OP. I am guessing that this is you first child. You seem a bit stressed, but most posters here are being a bit harsh. Remember that for most posters, the definition of a helicopter parent is any parent that is more involved than they are, and the definition of a slacker parent is any parent who is less involved than they are. Just ignore the peanut gallery, if their comments are not helpful.
I do not understand why you need the school’s approval for an online course. Our kids take summer classes, and we don’t discuss them with the school at all. We let the kids pick summer experiences to explore their interests.
If your goal is to get your kid into the best college, remember that cramming as many APs as possible into their schedule will not help their chances, and in most cases, will hurt their chances. Parents who do this usually do not understand the current processes for competitive admissions. If your student is a strong student and you want to give them the best chances, I recommend that you read up about the college admissions process, and what top colleges look for. If you aren’t confident, you may want to hire a private consultant who can explain the process and guide your decisions.
We’re also dealing with a less-than-stellar guidance counselor, however, my youngest son will be a HS senior this year. The very last thing I want to do is tick her off, we still need her at this point. So, even though she’s been less than helpful, I make sure to appear very thankful and polite to her.
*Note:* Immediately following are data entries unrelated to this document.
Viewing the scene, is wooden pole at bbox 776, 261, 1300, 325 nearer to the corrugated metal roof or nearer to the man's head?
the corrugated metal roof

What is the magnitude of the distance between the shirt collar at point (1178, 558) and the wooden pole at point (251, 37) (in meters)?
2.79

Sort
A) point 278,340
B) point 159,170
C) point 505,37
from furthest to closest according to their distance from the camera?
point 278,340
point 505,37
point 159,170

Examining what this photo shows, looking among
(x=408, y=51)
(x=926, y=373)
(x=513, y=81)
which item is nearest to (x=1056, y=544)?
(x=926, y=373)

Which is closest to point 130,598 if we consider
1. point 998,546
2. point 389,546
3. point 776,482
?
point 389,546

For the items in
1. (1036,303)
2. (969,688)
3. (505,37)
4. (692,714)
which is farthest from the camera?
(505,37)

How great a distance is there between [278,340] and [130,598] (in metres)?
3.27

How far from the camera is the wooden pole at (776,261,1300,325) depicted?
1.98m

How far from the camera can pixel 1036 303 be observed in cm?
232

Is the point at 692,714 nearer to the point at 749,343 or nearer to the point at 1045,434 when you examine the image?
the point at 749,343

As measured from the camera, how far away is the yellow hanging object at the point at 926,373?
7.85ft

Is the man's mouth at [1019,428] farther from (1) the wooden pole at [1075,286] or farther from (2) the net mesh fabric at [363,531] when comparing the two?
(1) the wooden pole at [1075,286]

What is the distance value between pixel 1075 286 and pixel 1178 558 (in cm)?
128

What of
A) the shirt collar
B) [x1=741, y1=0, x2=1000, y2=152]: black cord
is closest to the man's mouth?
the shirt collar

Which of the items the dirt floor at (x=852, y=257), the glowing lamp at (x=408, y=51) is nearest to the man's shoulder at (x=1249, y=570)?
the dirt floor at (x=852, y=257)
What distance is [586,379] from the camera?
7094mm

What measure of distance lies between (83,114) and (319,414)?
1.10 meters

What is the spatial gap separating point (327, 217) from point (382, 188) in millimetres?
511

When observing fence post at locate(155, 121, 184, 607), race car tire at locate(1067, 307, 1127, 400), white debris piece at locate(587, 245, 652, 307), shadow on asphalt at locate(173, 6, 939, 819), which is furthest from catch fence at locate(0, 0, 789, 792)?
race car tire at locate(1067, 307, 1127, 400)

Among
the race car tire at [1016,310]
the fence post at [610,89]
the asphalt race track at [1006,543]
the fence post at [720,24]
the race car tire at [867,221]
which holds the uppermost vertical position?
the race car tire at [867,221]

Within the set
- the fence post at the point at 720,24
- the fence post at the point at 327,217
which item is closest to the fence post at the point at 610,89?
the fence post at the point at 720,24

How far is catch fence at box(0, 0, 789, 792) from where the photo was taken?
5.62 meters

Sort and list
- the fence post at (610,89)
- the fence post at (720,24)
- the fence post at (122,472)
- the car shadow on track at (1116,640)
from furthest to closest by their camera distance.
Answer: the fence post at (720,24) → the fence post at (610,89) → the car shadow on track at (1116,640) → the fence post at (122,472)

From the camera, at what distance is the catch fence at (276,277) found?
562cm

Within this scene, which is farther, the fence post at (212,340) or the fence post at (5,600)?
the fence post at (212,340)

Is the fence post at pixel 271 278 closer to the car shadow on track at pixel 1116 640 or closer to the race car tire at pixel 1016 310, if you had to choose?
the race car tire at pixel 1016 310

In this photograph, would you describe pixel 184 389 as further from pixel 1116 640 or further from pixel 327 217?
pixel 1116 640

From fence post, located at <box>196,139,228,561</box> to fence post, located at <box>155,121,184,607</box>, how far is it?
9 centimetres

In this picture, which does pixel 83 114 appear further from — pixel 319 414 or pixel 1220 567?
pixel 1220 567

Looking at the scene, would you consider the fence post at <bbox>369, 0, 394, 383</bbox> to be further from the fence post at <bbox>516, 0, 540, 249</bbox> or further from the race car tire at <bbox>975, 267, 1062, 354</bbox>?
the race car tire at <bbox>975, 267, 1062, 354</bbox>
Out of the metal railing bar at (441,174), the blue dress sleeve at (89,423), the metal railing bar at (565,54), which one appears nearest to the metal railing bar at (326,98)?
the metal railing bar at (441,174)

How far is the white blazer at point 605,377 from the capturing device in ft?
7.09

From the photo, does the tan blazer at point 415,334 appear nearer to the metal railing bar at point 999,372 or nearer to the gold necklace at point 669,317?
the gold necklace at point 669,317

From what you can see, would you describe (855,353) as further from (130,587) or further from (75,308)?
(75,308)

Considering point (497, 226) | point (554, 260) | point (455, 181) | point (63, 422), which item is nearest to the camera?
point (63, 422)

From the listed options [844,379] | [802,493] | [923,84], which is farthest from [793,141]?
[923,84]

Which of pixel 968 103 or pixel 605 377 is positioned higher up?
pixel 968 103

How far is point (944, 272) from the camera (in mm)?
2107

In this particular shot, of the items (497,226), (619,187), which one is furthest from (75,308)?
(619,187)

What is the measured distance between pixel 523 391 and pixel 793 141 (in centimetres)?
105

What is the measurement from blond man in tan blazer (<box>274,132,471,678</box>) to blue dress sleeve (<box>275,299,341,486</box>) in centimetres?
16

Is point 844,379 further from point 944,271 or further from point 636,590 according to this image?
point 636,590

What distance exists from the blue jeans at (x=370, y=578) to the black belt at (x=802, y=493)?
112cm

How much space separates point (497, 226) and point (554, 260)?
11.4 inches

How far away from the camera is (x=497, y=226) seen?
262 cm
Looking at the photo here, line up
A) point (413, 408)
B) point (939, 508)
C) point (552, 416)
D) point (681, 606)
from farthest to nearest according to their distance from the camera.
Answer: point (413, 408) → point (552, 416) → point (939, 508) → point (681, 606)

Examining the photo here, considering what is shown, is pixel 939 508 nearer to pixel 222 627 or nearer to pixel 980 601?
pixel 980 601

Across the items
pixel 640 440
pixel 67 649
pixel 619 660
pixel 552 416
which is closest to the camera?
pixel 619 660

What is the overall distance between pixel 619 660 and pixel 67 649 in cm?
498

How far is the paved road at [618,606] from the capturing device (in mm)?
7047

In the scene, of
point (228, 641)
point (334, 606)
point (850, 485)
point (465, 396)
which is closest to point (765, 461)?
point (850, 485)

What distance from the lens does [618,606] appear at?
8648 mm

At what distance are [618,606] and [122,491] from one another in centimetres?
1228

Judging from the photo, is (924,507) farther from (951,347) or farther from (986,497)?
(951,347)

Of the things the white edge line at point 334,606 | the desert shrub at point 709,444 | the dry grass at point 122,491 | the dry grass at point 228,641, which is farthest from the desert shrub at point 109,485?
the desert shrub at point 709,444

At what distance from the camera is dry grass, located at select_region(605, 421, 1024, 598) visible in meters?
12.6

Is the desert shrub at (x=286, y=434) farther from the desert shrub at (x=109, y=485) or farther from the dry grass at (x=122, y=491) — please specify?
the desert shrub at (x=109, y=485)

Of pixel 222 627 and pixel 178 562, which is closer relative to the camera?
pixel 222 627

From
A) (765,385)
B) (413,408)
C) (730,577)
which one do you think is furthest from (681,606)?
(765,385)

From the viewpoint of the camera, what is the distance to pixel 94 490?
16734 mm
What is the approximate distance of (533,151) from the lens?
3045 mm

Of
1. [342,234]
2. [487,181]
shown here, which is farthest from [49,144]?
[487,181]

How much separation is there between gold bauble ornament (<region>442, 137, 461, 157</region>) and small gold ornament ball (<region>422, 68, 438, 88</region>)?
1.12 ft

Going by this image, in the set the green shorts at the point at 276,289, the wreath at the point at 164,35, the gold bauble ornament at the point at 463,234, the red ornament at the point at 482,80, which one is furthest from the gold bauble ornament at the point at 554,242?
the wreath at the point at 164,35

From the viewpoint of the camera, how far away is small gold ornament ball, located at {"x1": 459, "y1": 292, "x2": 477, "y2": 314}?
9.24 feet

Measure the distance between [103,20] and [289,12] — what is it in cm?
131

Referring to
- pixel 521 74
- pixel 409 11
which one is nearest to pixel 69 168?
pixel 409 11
You catch more flies with honey and all that…
On a side note, pushing a child academically to the exclusion of having a “normal” childhood can backfire in a big way.You don’t want your child to be tired of school long before she graduates.
The OP has been reading, if not replying. Most schools are looking for students who are self motivated, engaged, energetic and capable of thinking outside the box (sorry a tired expression but so am I), something kids molded to be the perfect elite college applicant are not. But there is something else I and others mentioned that is worth reiterating. Senior year, those students interested in applying to elite schools will be asking for 3 letters of recommendation; two from teachers. The teachers will be writing letters for many students. Maybe 30 or more. He/she will write “good” letters for each of the students. And, if they were to hand the letter to the student, the student would be flattered. But there are two things to remember.
First, the teachers will consider each kid in relation to the larger pool of kids she or he teaches but, more immediately, will compare the student to others applying that year. And, if you looked at all the letters together, you would see there is a continuum of adjectives and expressions that allow you to order the letters from those the teacher views as extraordinary to those that she/he views as ordinary and nice. And, while academic aptitude plays a role, so does the teacher’s judgement of the student’s character. Students who are viewed as grade grubbing, self centered and pushed by parents won’t be in the extraordinary pile regardless of aptitude or achievement.
Second, the GC’s impressions of the student often means the difference between being accepted or rejected. Schools trying to weigh one student vs another may call the GC. At that point, a good relationship between the GC and student is key. If a parent has been over bearing and has been the one working with the GC rather that the student, the GC’s recommendations may not be strong enough for the school. In that case, the child may be denied even if he or she has 800s, perfect grades and the “right” EC’s.
I’ve said some of this above but not explained it fully enough. In 8th grade it makes sense to advocate for your child but the way you are doing it may end up backfiring.